**Activity**
Please repeat word for word the part of the article on the Brooklyn election below that opens with the words "Ortiz held his" and closes with "on the wealthy.".

Supplied text Start Marker

Upset win in Brooklyn election alarms real estate industry
Candidate backed by socialists, Rep. Alexandria Ocasio-Cortez ousts 26-year incumbent
After the 2018 election led to key victories for progressive Democrats, many in the real estate industry might have wondered whether things could possibly get any worse. It looks like they can.
Democratic Socialists of America–backed candidate Marcela Mitaynes toppled Assembly member Felix Ortiz, who conceded the race Thursday. Although the election results have not yet been certified, the Mitaynes campaign reported that their candidate edged Ortiz by 240 votes.
Her victory surprised observers, not only because Mitaynes unseated an established incumbent, but because Ortiz’s record is progressive.
Ortiz held his Sunset Park seat for 26 years. Mitaynes, a tenant organizer who pushed for last year’s rent law, received endorsements from Bronx and Queens Rep. Alexandria Ocasio-Cortez and Brooklyn state Sen. Julia Salazar.
She supports “good cause” eviction, fully funding public housing and raising taxes on the wealthy.
Ortiz, as assistant speaker of the Assembly, has supported pro-tenant legislation. Serving on both the Rules and Ways and Means committees, Ortiz voted in June for a moderate measure to provide rental assistance, which was opposed by tenant advocates who wanted rent to be canceled.
Some disagree that the Democratic Socialists of America played a major role in pushing Ortiz out, and instead attribute the upset to a local political grudge. Ortiz was not endorsed by Rep. Nydia Velázquez, a 28-year House veteran whose district overlaps with his. Lobbyist George Arzt attributed her lack of support to Ortiz’s unsuccessful 2017 challenge of New York City Council member Carlos Menchaca, who is Velázquez’s protegé.
“That’s a powerful enemy to make, and Nydia certainly wanted him out,” said Arzt. “In Spanish, they call her the warrior, and that is very true.”
Several other close primary races with leftist challengers will be tallied in the coming days, although many predict that several more incumbents will be ousted. Low-turnout races, which were expected because of the pandemic, typically favor candidates with the more motivated supporters. Incumbents tend to fare better in high-turnout races with many casual voters casting ballots.
Jay Martin, executive director of the Community Housing Improvement Program, which represents small landlords of about 400,000 rent-stabilized units in New York City, tweeted that “it’s isn’t quite Red October yet … but if this keeps up next year’s City Council races will be.”
Even before Ortiz conceded, Martin attributed the success of DSA-backed candidates to its energetic base.
“A Zoom call with 50 supporters is as vital as a check from real estate, or any big lobbying organization, for $10,000,” said Martin. “Because in this world, the difference between a couple of thousand votes is enthusiasm.”

Supplied text End Marker
Record excerpts Start Marker

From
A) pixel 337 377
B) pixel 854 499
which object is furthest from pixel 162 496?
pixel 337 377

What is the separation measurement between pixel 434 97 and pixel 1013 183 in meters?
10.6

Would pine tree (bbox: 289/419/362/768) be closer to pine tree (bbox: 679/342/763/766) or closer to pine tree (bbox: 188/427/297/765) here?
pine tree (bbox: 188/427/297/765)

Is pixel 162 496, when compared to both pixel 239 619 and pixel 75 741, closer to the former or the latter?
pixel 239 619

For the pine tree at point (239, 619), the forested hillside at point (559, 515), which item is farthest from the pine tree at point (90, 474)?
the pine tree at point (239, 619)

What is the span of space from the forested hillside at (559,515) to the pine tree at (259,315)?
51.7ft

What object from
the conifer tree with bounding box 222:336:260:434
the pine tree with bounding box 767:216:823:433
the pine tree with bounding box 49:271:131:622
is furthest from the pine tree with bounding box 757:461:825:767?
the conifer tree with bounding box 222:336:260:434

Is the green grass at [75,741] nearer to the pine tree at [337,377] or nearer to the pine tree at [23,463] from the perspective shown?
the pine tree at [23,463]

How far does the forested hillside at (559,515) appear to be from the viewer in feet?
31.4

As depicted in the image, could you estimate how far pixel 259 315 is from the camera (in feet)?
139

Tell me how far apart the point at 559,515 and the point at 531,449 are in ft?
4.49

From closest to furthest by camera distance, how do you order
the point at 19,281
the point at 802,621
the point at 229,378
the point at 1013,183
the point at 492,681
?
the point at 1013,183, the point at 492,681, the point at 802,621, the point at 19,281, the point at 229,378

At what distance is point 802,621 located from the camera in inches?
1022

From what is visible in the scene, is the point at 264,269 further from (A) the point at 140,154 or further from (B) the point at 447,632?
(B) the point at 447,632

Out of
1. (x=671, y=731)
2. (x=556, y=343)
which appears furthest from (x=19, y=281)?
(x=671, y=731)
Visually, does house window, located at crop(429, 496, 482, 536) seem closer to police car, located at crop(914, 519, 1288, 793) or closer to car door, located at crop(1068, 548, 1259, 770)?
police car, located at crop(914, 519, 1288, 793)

Record excerpts End Marker
Record excerpts Start Marker

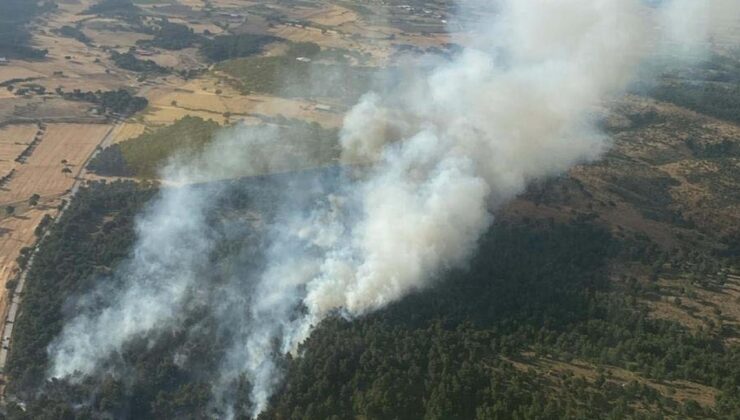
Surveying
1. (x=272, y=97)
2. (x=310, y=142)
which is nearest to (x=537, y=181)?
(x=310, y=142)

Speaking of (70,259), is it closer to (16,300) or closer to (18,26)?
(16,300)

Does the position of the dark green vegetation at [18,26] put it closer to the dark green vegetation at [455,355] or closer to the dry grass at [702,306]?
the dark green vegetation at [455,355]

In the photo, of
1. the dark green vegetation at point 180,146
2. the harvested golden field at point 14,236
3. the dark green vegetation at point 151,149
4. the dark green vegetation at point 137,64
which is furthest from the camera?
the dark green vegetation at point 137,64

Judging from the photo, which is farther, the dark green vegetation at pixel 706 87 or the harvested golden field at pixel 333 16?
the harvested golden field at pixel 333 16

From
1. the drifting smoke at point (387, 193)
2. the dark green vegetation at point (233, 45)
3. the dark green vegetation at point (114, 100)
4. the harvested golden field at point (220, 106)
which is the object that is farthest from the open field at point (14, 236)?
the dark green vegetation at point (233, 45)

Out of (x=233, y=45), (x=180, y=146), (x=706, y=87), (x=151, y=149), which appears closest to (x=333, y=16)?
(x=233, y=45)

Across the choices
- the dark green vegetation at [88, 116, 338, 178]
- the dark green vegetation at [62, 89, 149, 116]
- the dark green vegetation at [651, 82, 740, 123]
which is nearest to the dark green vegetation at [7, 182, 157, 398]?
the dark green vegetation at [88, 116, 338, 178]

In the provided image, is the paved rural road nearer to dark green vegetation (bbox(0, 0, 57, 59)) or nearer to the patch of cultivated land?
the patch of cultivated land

Record excerpts End Marker

**Exercise solution**
Ortiz held his Sunset Park seat for 26 years. Mitaynes, a tenant organizer who pushed for last year’s rent law, received endorsements from Bronx and Queens Rep. Alexandria Ocasio-Cortez and Brooklyn state Sen. Julia Salazar.
She supports “good cause” eviction, fully funding public housing and raising taxes on the wealthy.